Quote from: carillion;162164
Define 'blood sacrifice'. Perhaps give it a context.

 
I re-read the article to get a sense of how the author is defining "priest."  It's somewhat vague, but these are some excerpts:

The priest emerges out of primeval perceptions of blood as the substance of life, purity and righteousness. We are able to verify that this conception is very old because it has a wide linguistic dispersion.[4] The Hebrew root “thr” = to be pure, corresponds to the Hausa/Hahm (West Africa) “toro” = clean, and to the Tamil (India) “tiru” = holy. All are related to the proto-Dravidian (Pakistan) “tor” = blood. These cognates point to an ancient priesthood for which purity, holiness and blood are related concepts.

Second, we know that the priest functions to mitigate blood guilt. Anthropologists have noted that there is considerable anxiety about shed blood among primitive peoples.[7] Among the Afro-Asiatics, the priesthood served to relieve blood guilt and anxiety and to perform rites of purity. The priest addresses impurities by seeking purification through blood sacrifice. He also addresses anxiety about shed blood through blood sacrifice.

**Spatial questions based on scenes:**
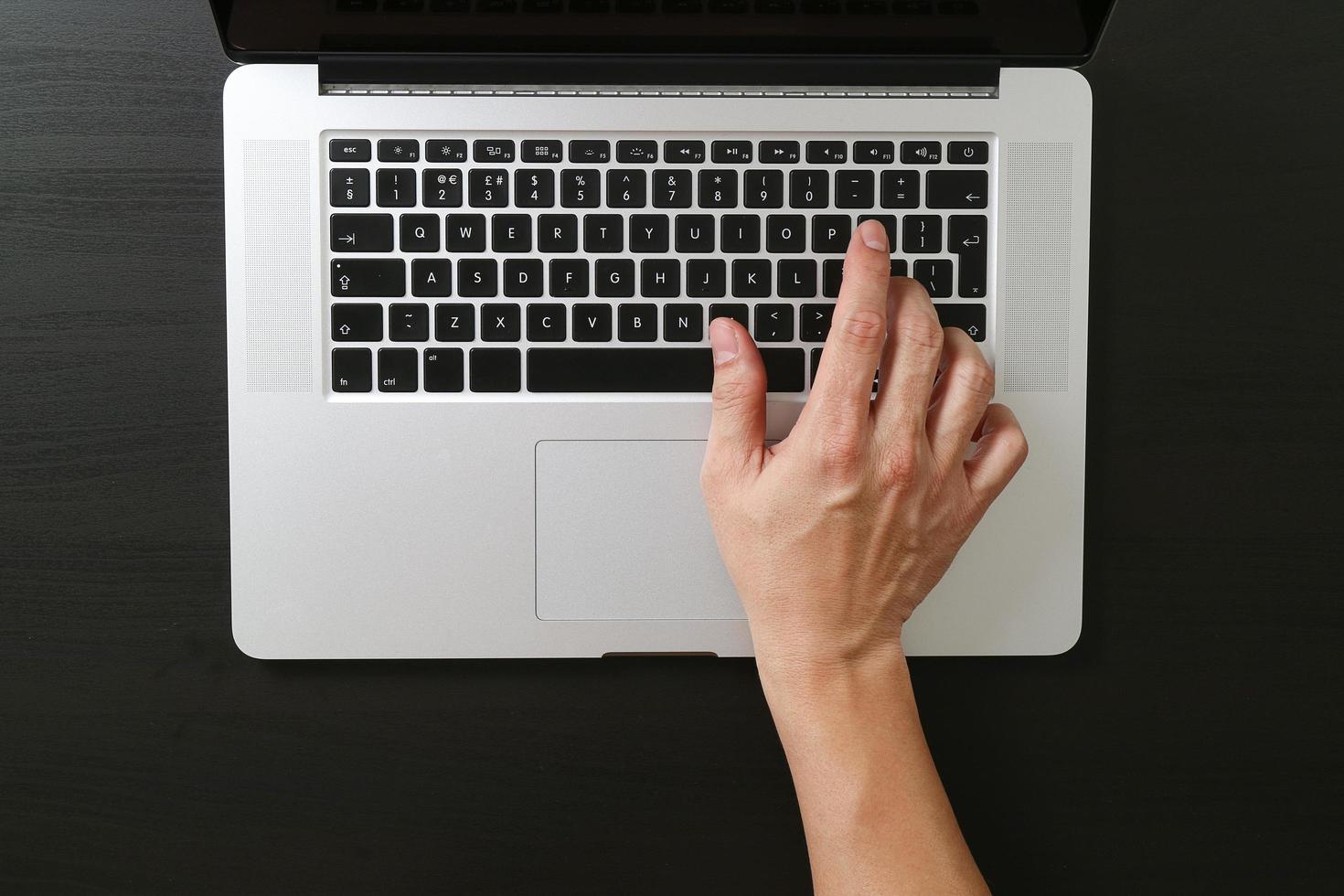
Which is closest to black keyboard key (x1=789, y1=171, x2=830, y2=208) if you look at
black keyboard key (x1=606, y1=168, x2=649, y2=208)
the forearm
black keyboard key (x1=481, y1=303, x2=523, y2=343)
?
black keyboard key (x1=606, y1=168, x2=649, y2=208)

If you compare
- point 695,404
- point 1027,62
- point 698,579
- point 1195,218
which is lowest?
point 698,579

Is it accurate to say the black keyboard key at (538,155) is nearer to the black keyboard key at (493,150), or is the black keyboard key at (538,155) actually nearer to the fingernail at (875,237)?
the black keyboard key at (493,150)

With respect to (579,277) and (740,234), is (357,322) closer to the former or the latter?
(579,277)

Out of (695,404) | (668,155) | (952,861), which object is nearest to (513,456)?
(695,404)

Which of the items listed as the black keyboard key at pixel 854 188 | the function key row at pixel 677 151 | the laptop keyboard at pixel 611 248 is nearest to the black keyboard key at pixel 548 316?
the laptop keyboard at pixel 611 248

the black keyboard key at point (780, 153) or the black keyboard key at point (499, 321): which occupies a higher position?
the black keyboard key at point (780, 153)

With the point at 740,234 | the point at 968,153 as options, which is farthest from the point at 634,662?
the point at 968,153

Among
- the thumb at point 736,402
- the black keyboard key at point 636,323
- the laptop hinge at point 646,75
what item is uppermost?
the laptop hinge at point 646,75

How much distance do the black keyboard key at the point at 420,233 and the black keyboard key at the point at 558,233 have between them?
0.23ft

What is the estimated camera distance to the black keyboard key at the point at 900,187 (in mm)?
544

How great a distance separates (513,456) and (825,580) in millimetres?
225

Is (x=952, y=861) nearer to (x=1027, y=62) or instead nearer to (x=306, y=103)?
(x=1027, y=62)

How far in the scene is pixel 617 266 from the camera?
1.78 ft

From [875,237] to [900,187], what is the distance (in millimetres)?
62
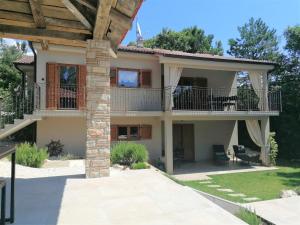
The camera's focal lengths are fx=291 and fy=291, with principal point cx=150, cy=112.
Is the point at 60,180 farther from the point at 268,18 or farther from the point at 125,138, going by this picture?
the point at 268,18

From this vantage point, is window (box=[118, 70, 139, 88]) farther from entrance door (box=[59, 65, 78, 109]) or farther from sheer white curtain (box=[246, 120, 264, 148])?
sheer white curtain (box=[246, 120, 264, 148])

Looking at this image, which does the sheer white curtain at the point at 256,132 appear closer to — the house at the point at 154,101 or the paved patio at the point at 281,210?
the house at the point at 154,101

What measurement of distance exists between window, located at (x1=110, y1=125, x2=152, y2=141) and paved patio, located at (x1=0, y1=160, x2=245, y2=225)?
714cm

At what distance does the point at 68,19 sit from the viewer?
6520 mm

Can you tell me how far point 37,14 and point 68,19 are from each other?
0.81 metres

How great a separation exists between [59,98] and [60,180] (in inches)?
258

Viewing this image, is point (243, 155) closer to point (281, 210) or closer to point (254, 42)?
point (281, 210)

**Problems to solve:**
A: Quote the passage on priests and blood sacrifice word for word, everything from "Second, we know" down to "blood through blood sacrifice.".
B: Find each line in the records that contains the string "laptop" and copy those lines out.

**Solutions to the tasks:**
A:
Second, we know that the priest functions to mitigate blood guilt. Anthropologists have noted that there is considerable anxiety about shed blood among primitive peoples.[7] Among the Afro-Asiatics, the priesthood served to relieve blood guilt and anxiety and to perform rites of purity. The priest addresses impurities by seeking purification through blood sacrifice. He also addresses anxiety about shed blood through blood sacrifice.

B:
Which of the items listed as the black keyboard key at pixel 854 188 | the function key row at pixel 677 151 | the laptop keyboard at pixel 611 248 is nearest to the black keyboard key at pixel 548 316?
the laptop keyboard at pixel 611 248
- the laptop hinge at point 646,75
the laptop hinge at point 646,75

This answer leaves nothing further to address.